Toshio Narahashi, PhD, 1927-2013

By Emma Florio, Archives & Research Specialist

Narahashi in his lab at Northwestern, ca. 1986. From Ward Rounds, Winter 1986-87.

Toshio Narahashi was born Toshio Ishii in Tokyo in 1927. He earned a degree in veterinary medicine from the University of Tokyo in 1948. The following year he began 12 years of work at the university’s Laboratory of Applied Entomology, where he studied the mechanisms of action of insecticides and their effects on the nervous systems of insects, and thus other animals. In 1955 he married Kyoko Narahashi. Because her family did not have any male heirs, Toshio was adopted into the Narahashi family in a traditional Japanese practice called mukoyōshi, taking the family’s name as his own. The couple would go on to have two children. 

The University of Tokyo awarded Narahashi a doctorate in neurotoxicology in 1960, based on the 26 full-length publications he had authored while working in the entomology laboratory. He came to the United States in 1961 to work as a postdoctoral researcher in the Department of Physiology at the University of Chicago. From there he went to Duke University, where he worked for 14 years, rising through the ranks from an assistant professor to Vice Chairman of the Department of Physiology and Pharmacology.
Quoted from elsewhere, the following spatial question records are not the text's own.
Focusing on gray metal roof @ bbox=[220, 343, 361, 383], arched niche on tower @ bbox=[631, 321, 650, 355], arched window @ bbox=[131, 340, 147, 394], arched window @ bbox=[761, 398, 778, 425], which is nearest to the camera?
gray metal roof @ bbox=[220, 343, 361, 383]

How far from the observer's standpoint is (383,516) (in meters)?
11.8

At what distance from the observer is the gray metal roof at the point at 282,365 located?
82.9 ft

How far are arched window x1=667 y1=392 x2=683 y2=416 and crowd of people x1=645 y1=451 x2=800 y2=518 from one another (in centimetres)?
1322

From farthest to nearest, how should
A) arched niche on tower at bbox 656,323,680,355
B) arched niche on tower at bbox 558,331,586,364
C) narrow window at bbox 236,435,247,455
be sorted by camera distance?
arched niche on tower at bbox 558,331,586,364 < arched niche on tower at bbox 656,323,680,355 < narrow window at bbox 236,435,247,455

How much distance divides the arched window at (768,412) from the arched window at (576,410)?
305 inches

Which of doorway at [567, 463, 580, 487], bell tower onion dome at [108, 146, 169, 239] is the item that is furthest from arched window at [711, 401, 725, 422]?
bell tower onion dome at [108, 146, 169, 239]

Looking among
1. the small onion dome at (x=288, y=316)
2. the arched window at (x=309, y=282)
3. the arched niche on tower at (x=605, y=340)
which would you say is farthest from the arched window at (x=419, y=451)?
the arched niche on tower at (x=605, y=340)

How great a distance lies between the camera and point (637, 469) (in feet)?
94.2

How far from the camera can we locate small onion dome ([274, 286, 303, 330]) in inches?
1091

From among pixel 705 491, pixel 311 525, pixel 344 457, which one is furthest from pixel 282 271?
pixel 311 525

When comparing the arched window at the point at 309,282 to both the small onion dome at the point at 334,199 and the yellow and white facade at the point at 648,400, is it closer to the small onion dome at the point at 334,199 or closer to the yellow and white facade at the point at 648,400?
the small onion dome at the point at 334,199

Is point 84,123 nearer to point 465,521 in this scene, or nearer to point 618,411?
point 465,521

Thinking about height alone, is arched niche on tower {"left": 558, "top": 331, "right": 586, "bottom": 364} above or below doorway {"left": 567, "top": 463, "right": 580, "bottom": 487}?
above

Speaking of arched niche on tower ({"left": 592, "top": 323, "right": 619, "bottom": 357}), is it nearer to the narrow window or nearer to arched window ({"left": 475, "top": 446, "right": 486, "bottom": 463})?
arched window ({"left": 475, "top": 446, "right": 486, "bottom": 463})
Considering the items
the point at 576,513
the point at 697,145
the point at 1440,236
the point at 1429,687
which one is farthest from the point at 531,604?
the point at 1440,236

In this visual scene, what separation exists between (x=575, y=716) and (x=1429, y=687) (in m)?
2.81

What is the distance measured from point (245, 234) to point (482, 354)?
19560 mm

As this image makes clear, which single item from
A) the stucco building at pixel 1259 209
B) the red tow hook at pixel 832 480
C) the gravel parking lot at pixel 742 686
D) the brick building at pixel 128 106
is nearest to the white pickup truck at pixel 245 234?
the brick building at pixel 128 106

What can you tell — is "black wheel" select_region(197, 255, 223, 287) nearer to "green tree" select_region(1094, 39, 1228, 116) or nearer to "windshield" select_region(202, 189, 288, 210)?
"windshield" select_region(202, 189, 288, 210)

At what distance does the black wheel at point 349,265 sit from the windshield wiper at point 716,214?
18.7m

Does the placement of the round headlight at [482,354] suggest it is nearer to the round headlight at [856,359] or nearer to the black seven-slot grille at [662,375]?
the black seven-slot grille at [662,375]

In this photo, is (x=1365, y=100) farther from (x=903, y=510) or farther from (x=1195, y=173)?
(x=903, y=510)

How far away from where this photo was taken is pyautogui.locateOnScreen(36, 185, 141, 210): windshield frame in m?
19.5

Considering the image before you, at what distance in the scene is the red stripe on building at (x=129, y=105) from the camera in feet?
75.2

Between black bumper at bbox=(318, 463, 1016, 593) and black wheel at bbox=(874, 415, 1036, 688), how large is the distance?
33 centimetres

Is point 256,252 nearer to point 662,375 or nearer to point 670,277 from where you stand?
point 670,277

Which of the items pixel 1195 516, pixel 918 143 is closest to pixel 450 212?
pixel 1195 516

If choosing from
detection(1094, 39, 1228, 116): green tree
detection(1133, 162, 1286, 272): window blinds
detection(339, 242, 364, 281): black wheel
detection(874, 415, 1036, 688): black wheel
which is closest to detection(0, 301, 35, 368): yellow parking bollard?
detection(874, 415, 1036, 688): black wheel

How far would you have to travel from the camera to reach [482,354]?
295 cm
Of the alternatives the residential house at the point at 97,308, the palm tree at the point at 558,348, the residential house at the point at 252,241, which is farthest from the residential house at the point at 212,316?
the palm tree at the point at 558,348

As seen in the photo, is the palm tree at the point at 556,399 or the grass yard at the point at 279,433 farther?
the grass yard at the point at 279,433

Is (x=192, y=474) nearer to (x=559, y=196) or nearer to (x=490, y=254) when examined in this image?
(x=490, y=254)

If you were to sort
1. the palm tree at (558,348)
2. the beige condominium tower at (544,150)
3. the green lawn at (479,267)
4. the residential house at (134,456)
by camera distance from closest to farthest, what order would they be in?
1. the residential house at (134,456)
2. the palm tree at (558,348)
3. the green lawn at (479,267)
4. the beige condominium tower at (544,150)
While working at Duke, Narahashi and biophysicist John W. Moore discovered the mechanism of action of tetrodotoxin, the neurotoxin found in pufferfish that immobilizes part of the nervous system. This work helped to elevate the study of toxins beyond biological curiosity to become a prominent research field. For this reason, Narahashi is described as the “founding father” of both neurotoxicology, the study of toxins that are destructive to nerve tissue, and of cellular neuropharmacology, the study of the biological effects of toxins and drugs at the cell membrane level. These grand titles belied a sense of humor noted by many who knew him; for example, he began his and Moore’s article on tetrodotoxin with a description of the last scene of the James Bond novel From Russia with Love in which Bond is poisoned with tetrodotoxin.

Narahashi later in life. From NeuroToxicology, 2013.

In 1977, Narahashi was recruited to Northwestern University Medical School as chair of the Department of Pharmacology. During his 17 years as chair, he expanded and enhanced the department until, by the early 1990s, it was ranked #1 in the United States for citations per publications. Many remembered him for his concern for his students, postdocs, and faculty—even during his tenure as chair he would make time to meet weekly with all of his students and researchers. Two of his former postdocs remembered him always beginning these meetings by asking “How's the thing?” which they describe as “a disarmingly charming corruption of an idiomatic American greeting, which has become a sort-of secret handshake between former students and postdocs” (Salgado & Zhao, 2017).

Narahashi stepped down as chair of pharmacology in 1994, in order to concentrate on his research and teaching interests, which included drugs that block nerves such as local anesthetics, drugs for epilepsy and Alzheimer’s disease, and the effects of alcohol on neuron function. He was subsequently appointed the John Evans Professor of Pharmacology, one of a group of prestigious professorships appointed directly by the University President, named after a controversial founder of Northwestern University. He held the position until his death on April 21, 2013, at age 86. Just over a month earlier, on March 1, Northwestern had honored him with a symposium titled “Visionary Founding Father of the Modern Pharmacology and Neurotoxicology of Ion Channels." To this day, the Department of Pharmacology hosts the annual Toshio Narahashi Lecture in honor of the man whom friend and colleague Jean Marie Cranmer, editor in chief of the journal NeuroToxicology, remembered as “the consummate serious scientist” who nevertheless “really knew how to enjoy life” (Stafford, 2013).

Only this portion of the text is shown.